Kazakhstan: l’un des plus gros projets pétroliers du monde est au point mort

Depuis dix ans, ExxonMobil, ENI, Total, Shell, ConocoPhilips et le japonais Inpex ont investi plusieurs dizaines de milliards de dollars dans le développement de l’énorme gisement de Kashagan, l’un des plus gros projets pétroliers au monde. Pourtant, ce projet est avant tout un immense gâchis et un sujet de tension croissante entre le Kazakhstan et les compagnies pétrolières.

Situé en mer Caspienne, ce champ de 3.000 km 2 constitue l’une des plus grandes découvertes de pétrole des trente dernières années.

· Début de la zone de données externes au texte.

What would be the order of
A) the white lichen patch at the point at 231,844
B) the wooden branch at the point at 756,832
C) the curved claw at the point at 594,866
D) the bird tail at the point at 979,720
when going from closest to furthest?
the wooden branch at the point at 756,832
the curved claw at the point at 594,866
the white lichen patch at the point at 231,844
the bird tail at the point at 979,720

Il contient quelque 35 milliards de barils de réserves en place et doit permettre d’atteindre une production de 1,5 million de barils par jour à l’issue d’une montée en puissance en trois étapes.

Cependant, la première goutte de pétrole ne sera pas produite avant 2013, avec un retard de sept à huit ans sur le calendrier initial.  Entre-temps, le budget a explosé, passant de 57 milliards à 136 milliards de dollars. Cette estimation date de 2007 et le budget promet d’être revu à la hausse très prochainement.

Inquiet, le gouvernement kazakh menace de ne pas passer à la deuxième étape du projet, qui doit permettre de doubler la production pour atteindre environ 1 million de barils par jour. Astana juge les solutions techniques présentées par le consortium trop coûteuses.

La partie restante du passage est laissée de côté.